Text section -

#####

# [2015] Bed Bugs



## mvc (Mar 12, 2015)

I know it is not a happy subject, but having had a friend that brought bed bugs to her home after staying in a Marriott Hotel and subsequently had to spend over four thousand dollars to fumigate her home. I have become an informed consumer. I now review the web site, "bed bug registry" before I rent a hotel room. We often stay in Southern California, Santa Monica, Manhattan Beach and Mission Viejo. So many Marriott Hotel's have bed bugs that I am going to align myself with another hotel chain.  Do any of you have  suggestion?  My goal is to be able to accumulate points for hotel use. I can sort out the bed bug issue. Thank you


----------



## DeniseM (Mar 12, 2015)

It's not just Marriott - it's virtually every hotel in the world - including the very top properties.  

People bring bedbugs into their accommodation in their clothes, luggage, and other possessions.

It's not the hotel's fault, there is nothing the hotel can do to _prevent_ it, and all you can do is be aware….

Bedbugs are actually not very difficult to spot, if you examine the mattress:


----------



## BocaBoy (Mar 12, 2015)

mvc said:


> I know it is not a happy subject, but having had a friend that brought bed bugs to her home after staying in a Marriott Hotel and subsequently had to spend over four thousand dollars to fumigate her home. I have become an informed consumer. I now review the web site, "bed bug registry" before I rent a hotel room. We often stay in Southern California, Santa Monica, Manhattan Beach and Mission Viejo. So many Marriott Hotel's have bed bugs that I am going to align myself with another hotel chain.  Do any of you have  suggestion?  My goal is to be able to accumulate points for hotel use. I can sort out the bed bug issue. Thank you



So you are saying that Marriott hotels have a bed bug problem much worse than other chains?  As a lifetime platinum with many hundreds of nights and never one bed bug problem, I am a  little skeptical.  I am also more than skeptical that it costs $4,000 to get rid of them in a house.


----------



## DeniseM (Mar 12, 2015)

BocaBoy said:


> So you are saying that Marriott hotels have a bed bug problem much worse than other chains?  As a lifetime platinum with many hundreds of nights and never one bed bug problem, I am a  little skeptical.  I am also more than skeptical that it costs $4,000 to get rid of them in a house.



It could cost $4,000 - especially if the house was very infested, before they treated it.  They may have had to throw out upholstered furniture and mattresses, because they are very hard to treat.  Bed bugs are far harder to get rid of than other parasites, because they can live for months without food, and they can live anywhere - they don't have to be "on" a human, like head lice do.

*As a former teacher, I know a lot more about parasites, than I really want too!   

I've been fortunate to experience head lice, bed bugs, scabies and pubic lice, in my classroom!


----------



## ilene13 (Mar 12, 2015)

#####

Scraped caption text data
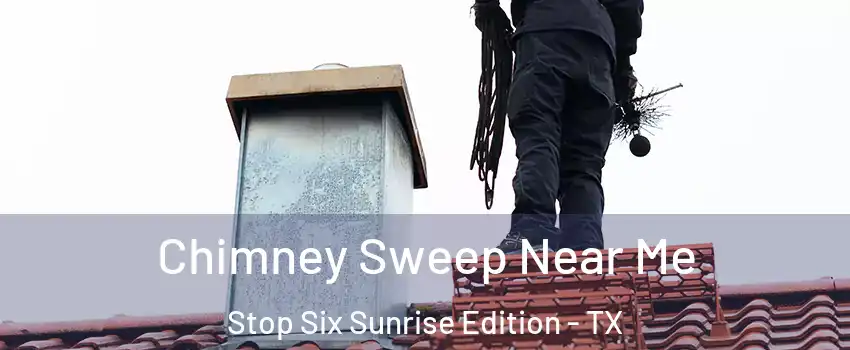 Chimney Sweep Near Me Stop Six Sunrise Edition - TX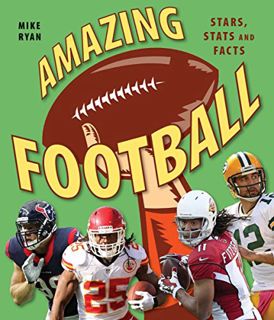 VIEW [EPUB KINDLE PDF EBOOK] Amazing Football: Stars, Stats and Facts by  Mike Ryan 🖍️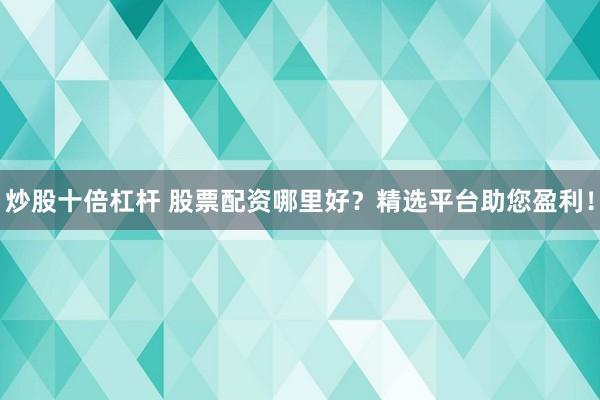 炒股十倍杠杆 股票配资哪里好？精选平台助您盈利！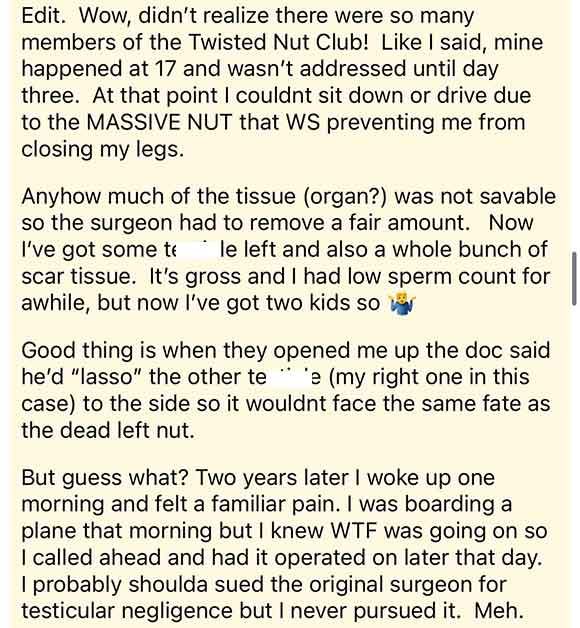 document - Edit. Wow, didn't realize there were so many members of the Twisted Nut Club! I said, mine happened at 17 and wasn't addressed until day three. At that point I couldnt sit down or drive due to the Massive Nut that Ws preventing me from closing 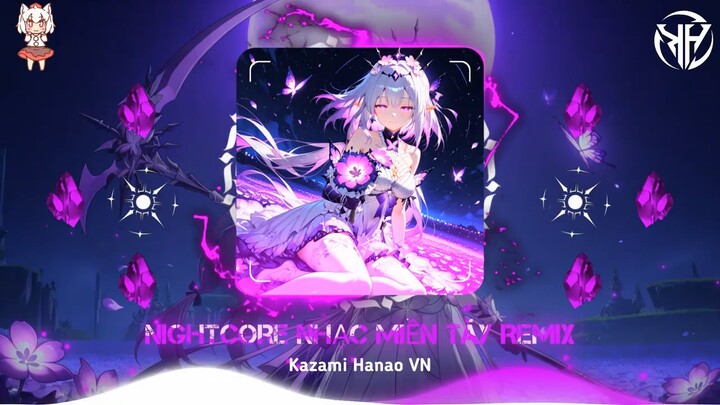 Nightcore Nhạc Miền Tây Remix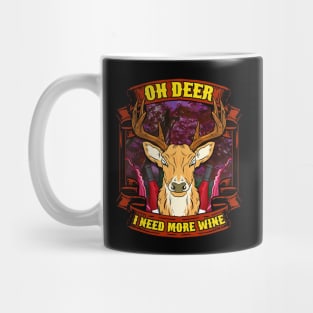 Oh Deer I Need More Wine Christmas Gift Mug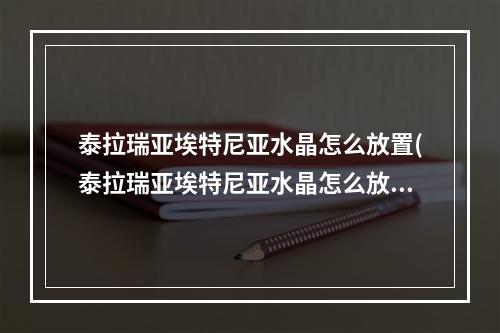 泰拉瑞亚埃特尼亚水晶怎么放置(泰拉瑞亚埃特尼亚水晶怎么放进去)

#####

Your tasks -
A: Summarize the bed bug thread in two sentences.
B: Reproduce the part of the bed bug thread that opens with the words containing "It could cost" and closes with "ilene13 (Mar 12, 2015)".

Solved problems -
A: A poster whose friend spent over four thousand dollars fumigating her home after bringing bed bugs back from a Marriott asks for another hotel chain where points can be earned, and DeniseM replies that the problem affects virtually every hotel because people bring bed bugs in on their clothes, luggage, and other possessions. BocaBoy doubts that Marriott is worse than other chains and that removal costs $4,000, and DeniseM answers that it could, since bed bugs can live for months without food and can live anywhere.

B:
It could cost $4,000 - especially if the house was very infested, before they treated it.  They may have had to throw out upholstered furniture and mattresses, because they are very hard to treat.  Bed bugs are far harder to get rid of than other parasites, because they can live for months without food, and they can live anywhere - they don't have to be "on" a human, like head lice do.

*As a former teacher, I know a lot more about parasites, than I really want too!   

I've been fortunate to experience head lice, bed bugs, scabies and pubic lice, in my classroom!


----------



## ilene13 (Mar 12, 2015)